Mas finalmente vencido pelos argumentos de tantos pensamentos contrários, concordou com eles perguntando-se quem era ele afinal? Algum deus para definir o direito ao silêncio ou a palavra, vida ou morte e o que era digno ou podre, certo ou errado? Ele era um pária, um homem que não pensava. Um monte de banhas a sustentar uma cabeça inócua que havia surtado. Acreditando que era um homem que ia morrer amanhã, ele foi procurar no seu destino o encontro com a mulher de foice nas mãos.

Já era quase meia noite quando o homem que ia morrer amanhã descobriu uma funerária, entrou atabalhoado pela porta e passou a procurar algum enorme caixão onde pudesse acomodar todos os seus muitos quilos de parvalhice. O funcionário estava adormecido, pois não houvera clientes até aquele instante, o que facilitou para o despojado de pensamentos fuçar a casa toda. Mas, decepcionado, não localizou o que desejava. Perto de desistir, chegou ao quintal e encontrou lá um único ataúde adequado, abandonado no chão nos fundos do terreno, jogado em meio ao mato. Acomodou-se, trancando-se no escuro e abafado esquife na esperança de que a morte fosse buscá-lo amanhã, que era dali a pouco. Não era possível ele ter sido enganado. Ele tinha que morrer, ele tinha que bater as botas, passar desta para melhor, apagar, entregar a alma a Deus ou ao diabo, ir para o beleléu, dizer adeus ao mundo, ir para a cidade dos pés juntos, esticar as canelas, ir comer grama pela raiz, largar a casca, dar o couro às varas, tomar o chá da meia noite, desencarnar, empacotar, fechar os olhos, vestir o pijama de madeira, pifar, virar presunto, ir para o além, dar o último suspiro, chegar às últimas, estar pronto, descer a terra, expirar, encontrar o criador, virar adubo, virar comida de minhoca, ir a sete palmos...

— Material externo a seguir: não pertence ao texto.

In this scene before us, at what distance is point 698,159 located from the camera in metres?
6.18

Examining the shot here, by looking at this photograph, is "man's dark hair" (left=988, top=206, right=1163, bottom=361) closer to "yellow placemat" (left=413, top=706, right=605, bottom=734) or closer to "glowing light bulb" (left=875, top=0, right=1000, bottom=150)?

O pensamento anterior que havia causado toda aquela revolução lhe prometendo o descanso eterno tinha sido claro e convincente, para ele muito mais do que o novo, deseducado, que colocara incertezas nesse acontecimento trazendo milhões de outros pensamentos perturbadores. O desgastado homem fechou os olhos no caixão e decidiu não permitir que qualquer pensamento voltasse a tomar o seu cérebro. Ficaria lá de braços cruzados, imóvel, cego, naquele inferno tenebroso e mudo respirando arfante, até que acabasse o ar ou chegasse o dia de amanhã trazendo a morte.

Assim agiu o homem que ia morrer amanhã, enquanto lá fora imperava o silêncio de uma cidade inteira acuada por não saber o que dizer. Todos permaneceram quietos, ouvindo apenas o uivo do vento na madrugada e aguardando o desfecho da história.